The principles underlying the male gaze can be extrapolated even beyond this context to account for all sorts of caustic industry phenomena. We have recently held witness to the demotion of female characters off the front cover of the box. Naughty Dog fought tooth and nail against publishers to keep Ellie in the foreground of The Last of Us, while Irrational Games happily ejected Elizabeth to the back cover so as not to offend the fragile tastes of the fratboy demographic.
Meanwhile, developers and publishers have dug themselves into holes over their dismissal of women in the realm of gaming. Ron Rosenberg’s joyous detailing of the attempted raping of Lara Croft and his assertion that players would rather protect her than be her betrayed a bias for the male audience, as well as revealing an enormous gulf between himself and a gruesome reality he perceived as only entertainment. Elsewhere, John Hemmingway’s ‘Girlfriend Mode’ spoke of his beliefs on the shooter demographic and the correlation of ability with gender.
The constant assumption of a heterosexual male audience is so dominant within the medium, it leaks out and inspires torso figurines, the widespread practice of boothbabes, Top 40 lists objectifying women in the field, culturally accepted demarcation of women in competitive spaces, and so on.
Barraged from all sides, the male gaze is such a dominant force it appears with little consideration as a blatant male-as-default attitude. Games default to male protagonists as a first order of business; those offering build-your-own character features always default to male – Mass Effect 2 was built around a male model, as accidents with sound files and character animations serve to remind us. Soldiers in shooters are naturally male, while suggestions of female models are batted away by budgetary constraints and semantic arguments over unfair collision detection. Even nameless, barking NPCs are identified as Adventurer and Female Adventurer, should we forget that an adventurer is male unless otherwise stated. There is absolutely no reason for any of this other than it being standard procedure.
The games industry operates on a set of values and norms evidenced through common practices, much as each individual game depicts certain values and meanings through its playing. When values held across the board are inextricably slanted in favour of one gender at the extreme cost of any other, what results is an alienating, hostile and stagnant atmosphere. Men in the industry are lavished with special treatment just as a matter of course.
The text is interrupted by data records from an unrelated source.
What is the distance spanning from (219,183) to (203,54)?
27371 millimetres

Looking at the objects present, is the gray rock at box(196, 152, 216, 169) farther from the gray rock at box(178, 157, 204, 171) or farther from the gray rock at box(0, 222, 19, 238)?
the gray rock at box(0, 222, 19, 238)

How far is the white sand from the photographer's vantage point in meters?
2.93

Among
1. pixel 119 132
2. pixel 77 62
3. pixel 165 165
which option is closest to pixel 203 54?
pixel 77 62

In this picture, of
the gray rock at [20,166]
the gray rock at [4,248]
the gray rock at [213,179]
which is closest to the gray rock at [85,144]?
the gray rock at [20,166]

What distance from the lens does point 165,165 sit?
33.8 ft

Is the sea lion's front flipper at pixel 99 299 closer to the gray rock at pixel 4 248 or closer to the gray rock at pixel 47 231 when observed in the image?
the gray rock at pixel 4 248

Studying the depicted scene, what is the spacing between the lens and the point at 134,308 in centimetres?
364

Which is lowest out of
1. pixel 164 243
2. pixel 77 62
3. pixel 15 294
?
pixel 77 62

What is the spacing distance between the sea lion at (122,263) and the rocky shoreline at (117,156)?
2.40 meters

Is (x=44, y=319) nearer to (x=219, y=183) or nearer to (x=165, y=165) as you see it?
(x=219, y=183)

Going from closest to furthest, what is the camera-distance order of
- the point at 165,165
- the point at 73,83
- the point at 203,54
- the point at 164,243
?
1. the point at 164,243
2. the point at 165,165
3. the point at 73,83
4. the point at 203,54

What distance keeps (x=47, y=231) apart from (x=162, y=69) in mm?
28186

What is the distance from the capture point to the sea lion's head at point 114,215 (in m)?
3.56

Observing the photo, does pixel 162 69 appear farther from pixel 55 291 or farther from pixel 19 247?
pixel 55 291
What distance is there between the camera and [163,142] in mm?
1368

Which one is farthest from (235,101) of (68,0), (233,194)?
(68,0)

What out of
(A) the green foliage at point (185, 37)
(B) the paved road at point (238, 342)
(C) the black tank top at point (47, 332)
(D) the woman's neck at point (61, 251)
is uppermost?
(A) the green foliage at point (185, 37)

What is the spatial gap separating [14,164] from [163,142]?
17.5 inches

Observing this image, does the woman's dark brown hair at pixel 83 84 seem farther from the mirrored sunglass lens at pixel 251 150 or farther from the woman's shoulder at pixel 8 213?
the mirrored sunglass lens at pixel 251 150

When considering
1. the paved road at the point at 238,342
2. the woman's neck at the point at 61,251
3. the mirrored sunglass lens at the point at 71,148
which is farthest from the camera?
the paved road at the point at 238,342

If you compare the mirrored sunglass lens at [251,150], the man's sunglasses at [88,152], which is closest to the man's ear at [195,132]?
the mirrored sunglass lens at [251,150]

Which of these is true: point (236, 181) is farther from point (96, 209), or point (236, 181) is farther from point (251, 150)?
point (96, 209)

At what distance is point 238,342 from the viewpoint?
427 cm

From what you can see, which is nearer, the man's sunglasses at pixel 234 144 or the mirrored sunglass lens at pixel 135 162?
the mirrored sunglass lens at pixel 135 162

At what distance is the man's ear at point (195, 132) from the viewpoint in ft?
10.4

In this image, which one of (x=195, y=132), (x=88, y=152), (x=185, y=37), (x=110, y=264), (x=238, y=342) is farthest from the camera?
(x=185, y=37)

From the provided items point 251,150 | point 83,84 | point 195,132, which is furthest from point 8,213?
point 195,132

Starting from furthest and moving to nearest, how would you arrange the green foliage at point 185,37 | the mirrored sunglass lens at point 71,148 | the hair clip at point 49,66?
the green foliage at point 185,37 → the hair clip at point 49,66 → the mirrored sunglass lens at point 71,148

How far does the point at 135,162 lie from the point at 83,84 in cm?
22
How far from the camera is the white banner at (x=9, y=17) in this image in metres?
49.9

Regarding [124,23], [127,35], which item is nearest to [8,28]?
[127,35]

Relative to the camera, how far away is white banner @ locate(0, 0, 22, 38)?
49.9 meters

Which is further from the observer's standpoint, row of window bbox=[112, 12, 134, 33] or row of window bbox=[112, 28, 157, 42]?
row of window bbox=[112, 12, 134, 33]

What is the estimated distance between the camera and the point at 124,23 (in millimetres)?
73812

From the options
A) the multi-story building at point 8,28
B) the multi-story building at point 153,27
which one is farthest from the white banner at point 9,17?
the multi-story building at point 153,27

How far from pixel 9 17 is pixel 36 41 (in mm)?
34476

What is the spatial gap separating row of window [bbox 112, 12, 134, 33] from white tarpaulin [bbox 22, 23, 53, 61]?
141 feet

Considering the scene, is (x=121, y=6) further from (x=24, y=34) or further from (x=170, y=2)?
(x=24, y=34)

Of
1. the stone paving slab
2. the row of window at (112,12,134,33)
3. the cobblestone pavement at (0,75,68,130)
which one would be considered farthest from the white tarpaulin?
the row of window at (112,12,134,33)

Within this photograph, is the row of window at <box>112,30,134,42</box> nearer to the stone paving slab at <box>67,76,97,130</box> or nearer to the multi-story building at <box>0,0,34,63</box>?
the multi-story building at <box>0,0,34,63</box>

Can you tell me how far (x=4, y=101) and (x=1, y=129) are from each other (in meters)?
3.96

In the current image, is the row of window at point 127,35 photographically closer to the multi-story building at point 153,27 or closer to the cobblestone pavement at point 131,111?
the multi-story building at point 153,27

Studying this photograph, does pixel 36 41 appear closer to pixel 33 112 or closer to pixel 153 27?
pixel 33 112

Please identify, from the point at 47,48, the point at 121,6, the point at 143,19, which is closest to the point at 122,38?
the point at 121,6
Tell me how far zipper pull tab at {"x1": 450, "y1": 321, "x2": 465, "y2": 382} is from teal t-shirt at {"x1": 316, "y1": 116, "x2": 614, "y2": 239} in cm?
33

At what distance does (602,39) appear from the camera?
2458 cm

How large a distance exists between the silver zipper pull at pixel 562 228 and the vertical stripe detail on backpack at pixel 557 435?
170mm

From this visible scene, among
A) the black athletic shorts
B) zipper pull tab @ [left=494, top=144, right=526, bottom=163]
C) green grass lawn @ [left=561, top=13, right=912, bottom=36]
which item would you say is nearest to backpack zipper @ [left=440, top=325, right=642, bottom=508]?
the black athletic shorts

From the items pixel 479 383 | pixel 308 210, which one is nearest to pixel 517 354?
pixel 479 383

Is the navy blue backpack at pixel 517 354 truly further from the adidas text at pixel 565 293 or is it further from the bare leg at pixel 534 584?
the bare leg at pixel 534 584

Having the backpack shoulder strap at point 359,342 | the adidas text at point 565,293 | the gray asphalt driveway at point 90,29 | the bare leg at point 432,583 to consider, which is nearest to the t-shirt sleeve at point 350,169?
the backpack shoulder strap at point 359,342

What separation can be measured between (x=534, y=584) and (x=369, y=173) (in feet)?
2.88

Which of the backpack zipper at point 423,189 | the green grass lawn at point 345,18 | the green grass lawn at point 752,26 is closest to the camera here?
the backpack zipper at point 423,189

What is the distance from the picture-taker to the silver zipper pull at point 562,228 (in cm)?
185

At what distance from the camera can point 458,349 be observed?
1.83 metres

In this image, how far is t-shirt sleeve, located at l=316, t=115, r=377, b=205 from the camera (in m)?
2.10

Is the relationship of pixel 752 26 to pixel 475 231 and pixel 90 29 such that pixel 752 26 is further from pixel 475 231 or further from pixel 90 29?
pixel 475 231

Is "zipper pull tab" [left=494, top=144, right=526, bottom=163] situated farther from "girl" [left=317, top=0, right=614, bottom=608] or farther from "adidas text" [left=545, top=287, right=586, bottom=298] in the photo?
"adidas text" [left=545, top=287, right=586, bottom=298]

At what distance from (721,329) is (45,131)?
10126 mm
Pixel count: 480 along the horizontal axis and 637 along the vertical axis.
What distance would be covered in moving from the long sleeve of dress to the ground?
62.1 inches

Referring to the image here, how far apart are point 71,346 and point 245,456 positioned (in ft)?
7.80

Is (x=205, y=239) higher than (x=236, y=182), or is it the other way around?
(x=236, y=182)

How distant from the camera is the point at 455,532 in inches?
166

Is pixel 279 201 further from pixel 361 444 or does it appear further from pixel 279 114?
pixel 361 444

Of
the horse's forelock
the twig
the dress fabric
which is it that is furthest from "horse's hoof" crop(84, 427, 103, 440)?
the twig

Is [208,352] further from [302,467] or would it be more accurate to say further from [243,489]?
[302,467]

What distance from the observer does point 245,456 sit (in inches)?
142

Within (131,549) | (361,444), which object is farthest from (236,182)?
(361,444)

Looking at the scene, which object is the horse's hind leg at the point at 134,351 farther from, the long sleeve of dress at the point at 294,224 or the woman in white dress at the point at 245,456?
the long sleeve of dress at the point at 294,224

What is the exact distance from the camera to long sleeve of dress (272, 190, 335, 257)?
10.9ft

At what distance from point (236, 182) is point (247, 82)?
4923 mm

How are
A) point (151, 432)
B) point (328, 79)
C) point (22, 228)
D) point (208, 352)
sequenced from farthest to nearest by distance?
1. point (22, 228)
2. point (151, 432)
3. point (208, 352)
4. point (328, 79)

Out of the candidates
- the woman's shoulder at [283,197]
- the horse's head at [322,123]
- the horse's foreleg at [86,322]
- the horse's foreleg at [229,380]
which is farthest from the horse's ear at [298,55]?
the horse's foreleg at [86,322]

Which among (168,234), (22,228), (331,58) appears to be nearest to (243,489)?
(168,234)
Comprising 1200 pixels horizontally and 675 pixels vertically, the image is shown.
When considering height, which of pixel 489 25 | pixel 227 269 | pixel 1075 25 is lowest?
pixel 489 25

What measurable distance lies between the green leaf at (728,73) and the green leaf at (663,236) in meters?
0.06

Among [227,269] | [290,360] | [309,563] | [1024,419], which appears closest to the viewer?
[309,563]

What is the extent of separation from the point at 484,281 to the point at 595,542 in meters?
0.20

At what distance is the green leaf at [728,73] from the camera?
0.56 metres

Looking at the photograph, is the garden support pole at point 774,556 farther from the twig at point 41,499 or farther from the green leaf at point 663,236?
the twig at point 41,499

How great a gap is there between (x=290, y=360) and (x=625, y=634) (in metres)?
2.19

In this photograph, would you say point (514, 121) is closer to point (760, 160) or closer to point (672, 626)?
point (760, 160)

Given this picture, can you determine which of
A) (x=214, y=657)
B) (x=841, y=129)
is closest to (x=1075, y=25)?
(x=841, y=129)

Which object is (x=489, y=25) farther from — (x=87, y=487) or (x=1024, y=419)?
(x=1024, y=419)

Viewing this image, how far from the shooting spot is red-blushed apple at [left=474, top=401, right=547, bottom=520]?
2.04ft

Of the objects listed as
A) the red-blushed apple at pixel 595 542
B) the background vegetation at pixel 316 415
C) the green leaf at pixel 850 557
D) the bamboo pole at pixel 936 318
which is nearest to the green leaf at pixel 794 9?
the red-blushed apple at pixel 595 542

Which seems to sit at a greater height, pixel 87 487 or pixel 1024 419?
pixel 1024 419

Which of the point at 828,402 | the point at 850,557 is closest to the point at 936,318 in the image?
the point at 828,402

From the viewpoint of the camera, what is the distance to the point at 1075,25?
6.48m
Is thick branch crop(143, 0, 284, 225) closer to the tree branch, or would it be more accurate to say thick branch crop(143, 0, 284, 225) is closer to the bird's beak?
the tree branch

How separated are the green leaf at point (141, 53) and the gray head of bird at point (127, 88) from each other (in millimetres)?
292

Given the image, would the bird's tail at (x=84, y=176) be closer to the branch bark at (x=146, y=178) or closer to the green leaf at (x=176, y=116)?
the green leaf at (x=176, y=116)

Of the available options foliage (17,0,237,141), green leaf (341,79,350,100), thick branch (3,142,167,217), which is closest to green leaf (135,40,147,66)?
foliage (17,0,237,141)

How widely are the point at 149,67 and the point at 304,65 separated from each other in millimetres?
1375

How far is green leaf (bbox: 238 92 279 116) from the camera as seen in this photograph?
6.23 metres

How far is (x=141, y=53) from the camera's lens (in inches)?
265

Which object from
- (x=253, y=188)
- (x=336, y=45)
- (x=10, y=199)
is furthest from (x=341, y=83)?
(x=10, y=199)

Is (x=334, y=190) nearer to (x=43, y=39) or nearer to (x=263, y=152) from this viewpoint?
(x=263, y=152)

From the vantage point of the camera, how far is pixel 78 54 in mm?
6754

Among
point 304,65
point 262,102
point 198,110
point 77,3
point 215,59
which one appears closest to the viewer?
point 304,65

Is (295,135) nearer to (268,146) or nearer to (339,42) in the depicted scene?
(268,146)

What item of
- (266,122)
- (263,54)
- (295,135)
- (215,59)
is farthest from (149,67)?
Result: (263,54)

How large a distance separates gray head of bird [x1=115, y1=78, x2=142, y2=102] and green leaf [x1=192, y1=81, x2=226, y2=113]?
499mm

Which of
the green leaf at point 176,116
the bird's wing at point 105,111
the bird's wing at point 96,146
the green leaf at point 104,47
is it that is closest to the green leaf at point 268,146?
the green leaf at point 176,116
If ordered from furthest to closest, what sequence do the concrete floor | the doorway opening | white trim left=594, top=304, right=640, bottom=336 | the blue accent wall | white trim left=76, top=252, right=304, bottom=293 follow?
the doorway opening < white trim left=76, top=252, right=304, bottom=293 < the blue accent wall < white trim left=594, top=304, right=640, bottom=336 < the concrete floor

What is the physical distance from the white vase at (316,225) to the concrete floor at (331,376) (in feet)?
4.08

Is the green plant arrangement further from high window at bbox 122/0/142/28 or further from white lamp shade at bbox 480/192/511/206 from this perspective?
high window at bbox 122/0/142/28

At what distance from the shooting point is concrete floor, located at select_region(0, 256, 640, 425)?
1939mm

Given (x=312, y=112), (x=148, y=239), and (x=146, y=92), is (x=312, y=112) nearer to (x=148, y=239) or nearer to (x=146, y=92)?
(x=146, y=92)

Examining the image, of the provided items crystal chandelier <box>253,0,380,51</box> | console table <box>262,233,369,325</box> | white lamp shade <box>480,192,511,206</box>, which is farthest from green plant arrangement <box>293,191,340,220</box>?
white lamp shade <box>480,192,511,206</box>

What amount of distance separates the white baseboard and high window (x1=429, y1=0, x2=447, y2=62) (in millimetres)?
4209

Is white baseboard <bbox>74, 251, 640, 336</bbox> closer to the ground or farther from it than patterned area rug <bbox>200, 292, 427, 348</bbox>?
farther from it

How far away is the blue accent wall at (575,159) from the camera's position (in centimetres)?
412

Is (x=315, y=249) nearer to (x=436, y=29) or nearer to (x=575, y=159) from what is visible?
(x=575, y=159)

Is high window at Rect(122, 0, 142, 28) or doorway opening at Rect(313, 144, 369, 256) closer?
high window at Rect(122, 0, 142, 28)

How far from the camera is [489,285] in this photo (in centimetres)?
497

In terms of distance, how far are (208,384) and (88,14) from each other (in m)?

This is mirrored through the games we claim to love and protect.
So what happens when the male gaze becomes so dominant it controls the creative spirit feeding the medium? Games refusing to comply with the male gaze ethos are considered dead in the water. In demanding compliance with an overbearing and limiting male gaze, narrative homogeneity stifles creativity. Through decades of effort, we become the machines that reveal the world as how we are told we only can.